Granted teachers are drastically under-paid and often greatly over-qualified for the positions that they take but they do not have to pay out of pocket to repair the roofs of their classrooms or deal with as many financial hardship issues as we do here (where buying books and repairing the slipshod electrical wiring job in the library which if not repaired might cause a fire and finish off what books we do currently have in the library. These are the kinds of decisions to be made.Tough decisions. Being a prinicipal here is no doubt a job that causes more sleepless nights than restful ones.) And the issues that prevent students from coming to class have more to do with being able to afford a uniform and sacrificing money that could be used to feed the family or hours lost working...Families sacrifice a great deal just to send their children to a public school which is free...the small fees for regsitration, girl scouts, boy scouts, photo copies for class assignments, reading and everything else because there are never enough books, eat up what money the students might be able to salvage for lunch fare...There is a nutrition program that only operates for one marienda period a year...And this would help a starving child? This only occurs because the TLE team and students do a fundraiser every year.It's these sort of details that surprise me. The extent of the worries and concerns of students and the school's future and staff that hides behind my prinicipals easy, good-natured grin. The easy laughter I often hear in the office that my teachers create despite the worries and hardships of their students and their owns families that weigh on their mind.
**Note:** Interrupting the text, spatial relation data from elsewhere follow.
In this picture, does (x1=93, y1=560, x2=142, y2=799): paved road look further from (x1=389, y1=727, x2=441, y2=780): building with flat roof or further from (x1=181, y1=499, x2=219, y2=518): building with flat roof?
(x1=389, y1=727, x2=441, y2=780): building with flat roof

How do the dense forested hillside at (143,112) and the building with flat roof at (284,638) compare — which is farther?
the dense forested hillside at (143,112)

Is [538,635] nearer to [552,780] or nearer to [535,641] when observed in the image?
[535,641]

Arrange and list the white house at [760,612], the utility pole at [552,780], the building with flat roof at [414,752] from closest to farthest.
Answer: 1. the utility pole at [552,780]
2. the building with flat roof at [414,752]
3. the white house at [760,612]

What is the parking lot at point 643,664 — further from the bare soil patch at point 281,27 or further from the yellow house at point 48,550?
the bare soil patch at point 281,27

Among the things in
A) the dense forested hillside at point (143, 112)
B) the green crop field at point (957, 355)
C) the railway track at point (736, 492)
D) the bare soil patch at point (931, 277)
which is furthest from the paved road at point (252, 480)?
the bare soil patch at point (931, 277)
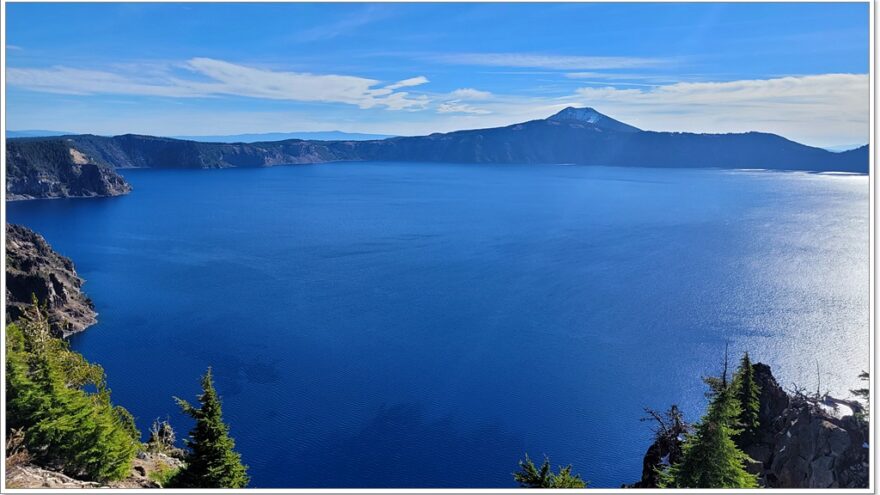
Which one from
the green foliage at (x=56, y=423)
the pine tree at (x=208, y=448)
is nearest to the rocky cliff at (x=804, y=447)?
the pine tree at (x=208, y=448)

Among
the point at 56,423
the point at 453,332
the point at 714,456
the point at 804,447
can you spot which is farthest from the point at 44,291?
the point at 804,447

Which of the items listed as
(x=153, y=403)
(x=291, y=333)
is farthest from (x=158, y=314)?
(x=153, y=403)

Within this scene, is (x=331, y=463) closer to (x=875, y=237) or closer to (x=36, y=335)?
(x=36, y=335)

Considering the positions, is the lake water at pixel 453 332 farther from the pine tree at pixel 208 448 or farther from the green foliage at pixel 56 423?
the pine tree at pixel 208 448

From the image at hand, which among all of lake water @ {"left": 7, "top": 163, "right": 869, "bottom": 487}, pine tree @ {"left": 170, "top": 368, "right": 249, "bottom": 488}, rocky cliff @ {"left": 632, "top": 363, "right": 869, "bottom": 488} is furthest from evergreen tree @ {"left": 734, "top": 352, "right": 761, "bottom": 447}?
pine tree @ {"left": 170, "top": 368, "right": 249, "bottom": 488}

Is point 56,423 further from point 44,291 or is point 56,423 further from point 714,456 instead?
point 44,291

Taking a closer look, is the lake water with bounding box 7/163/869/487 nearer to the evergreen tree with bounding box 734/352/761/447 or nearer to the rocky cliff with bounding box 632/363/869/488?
the evergreen tree with bounding box 734/352/761/447
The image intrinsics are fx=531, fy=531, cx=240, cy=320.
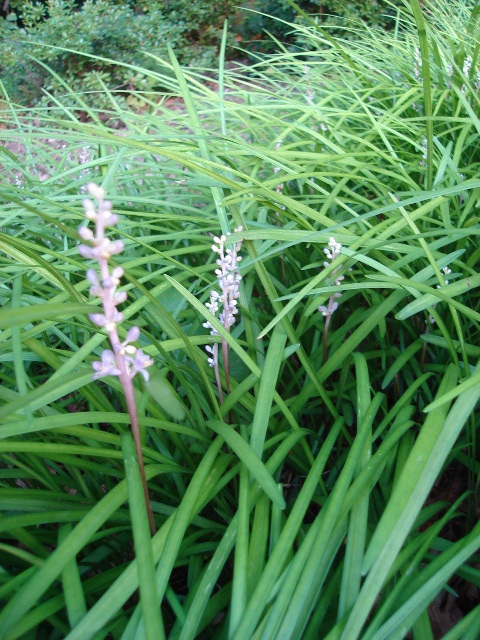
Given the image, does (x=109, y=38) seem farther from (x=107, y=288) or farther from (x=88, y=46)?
(x=107, y=288)

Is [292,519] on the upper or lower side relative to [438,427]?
lower

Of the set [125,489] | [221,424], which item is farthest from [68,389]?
[221,424]

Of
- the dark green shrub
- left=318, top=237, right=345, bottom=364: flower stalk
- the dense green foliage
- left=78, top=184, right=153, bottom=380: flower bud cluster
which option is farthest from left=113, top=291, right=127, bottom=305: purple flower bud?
the dark green shrub

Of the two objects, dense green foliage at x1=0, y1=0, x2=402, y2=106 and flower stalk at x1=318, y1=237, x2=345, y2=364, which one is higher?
dense green foliage at x1=0, y1=0, x2=402, y2=106

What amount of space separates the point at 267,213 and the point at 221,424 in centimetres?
99

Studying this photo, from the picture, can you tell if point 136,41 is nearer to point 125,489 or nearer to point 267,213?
point 267,213

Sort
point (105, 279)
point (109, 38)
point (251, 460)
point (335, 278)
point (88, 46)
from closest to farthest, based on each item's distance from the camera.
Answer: point (105, 279), point (251, 460), point (335, 278), point (88, 46), point (109, 38)

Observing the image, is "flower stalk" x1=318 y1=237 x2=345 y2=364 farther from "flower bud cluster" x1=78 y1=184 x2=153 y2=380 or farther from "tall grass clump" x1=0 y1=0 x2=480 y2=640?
"flower bud cluster" x1=78 y1=184 x2=153 y2=380

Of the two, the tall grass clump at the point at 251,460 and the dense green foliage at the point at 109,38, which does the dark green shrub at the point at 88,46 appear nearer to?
the dense green foliage at the point at 109,38

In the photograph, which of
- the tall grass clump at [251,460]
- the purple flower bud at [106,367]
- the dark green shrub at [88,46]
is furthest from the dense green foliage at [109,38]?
the purple flower bud at [106,367]

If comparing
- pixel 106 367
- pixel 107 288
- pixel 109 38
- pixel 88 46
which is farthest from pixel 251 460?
pixel 109 38

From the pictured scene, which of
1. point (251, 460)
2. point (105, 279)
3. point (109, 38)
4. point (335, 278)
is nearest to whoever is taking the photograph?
point (105, 279)

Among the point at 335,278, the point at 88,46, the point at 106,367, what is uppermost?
the point at 88,46

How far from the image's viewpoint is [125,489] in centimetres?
96
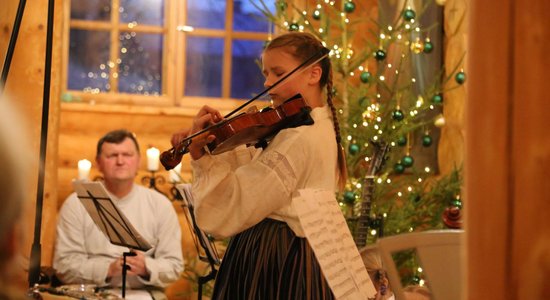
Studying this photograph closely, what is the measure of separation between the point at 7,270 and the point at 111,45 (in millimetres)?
5719

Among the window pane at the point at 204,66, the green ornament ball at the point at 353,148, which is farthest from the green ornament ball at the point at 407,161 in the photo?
the window pane at the point at 204,66

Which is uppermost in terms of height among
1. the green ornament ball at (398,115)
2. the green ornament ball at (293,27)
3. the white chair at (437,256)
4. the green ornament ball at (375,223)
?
the green ornament ball at (293,27)

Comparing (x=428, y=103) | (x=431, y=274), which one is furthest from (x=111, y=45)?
(x=431, y=274)

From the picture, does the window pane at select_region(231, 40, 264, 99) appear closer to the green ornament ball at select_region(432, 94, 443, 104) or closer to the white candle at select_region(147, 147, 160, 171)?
the white candle at select_region(147, 147, 160, 171)

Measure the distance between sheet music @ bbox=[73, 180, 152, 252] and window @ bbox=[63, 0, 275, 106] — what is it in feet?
7.44

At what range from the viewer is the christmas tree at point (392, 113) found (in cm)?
491

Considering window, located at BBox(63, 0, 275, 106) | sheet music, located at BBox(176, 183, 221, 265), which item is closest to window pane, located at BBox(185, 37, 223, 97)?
window, located at BBox(63, 0, 275, 106)

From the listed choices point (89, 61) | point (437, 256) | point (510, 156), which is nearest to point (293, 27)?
point (89, 61)

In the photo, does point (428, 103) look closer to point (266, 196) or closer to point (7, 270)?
point (266, 196)

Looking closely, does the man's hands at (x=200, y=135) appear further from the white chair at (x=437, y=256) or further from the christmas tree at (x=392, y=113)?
the christmas tree at (x=392, y=113)

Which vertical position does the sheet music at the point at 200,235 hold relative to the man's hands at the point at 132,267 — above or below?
above

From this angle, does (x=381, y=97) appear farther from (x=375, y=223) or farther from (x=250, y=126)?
(x=250, y=126)

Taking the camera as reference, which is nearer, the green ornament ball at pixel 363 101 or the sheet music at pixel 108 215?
the sheet music at pixel 108 215

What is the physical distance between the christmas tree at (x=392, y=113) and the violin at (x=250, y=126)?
2.23m
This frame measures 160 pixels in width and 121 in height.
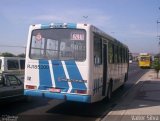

"You can only laugh when things like this happen, " one co-worker once said to me. "All you can do is laugh and bare it."

This seems like a simple philosophy but to tolerate situations in Siniloan has a much different meaning than it would in the States. Personal relationships/rapport have to be more than luke warm. Maintaining friendly alliance s with all co-workers is a must even if they've stabbed you in the back countless times...So, dealing with a hostile co-worker can't be avoided by ignoring or avoiding them when there are so many social work functions is impossible. Social situations are part of life here and so forgiving or accepting the way someone is and smoothing out relationships is a necessity.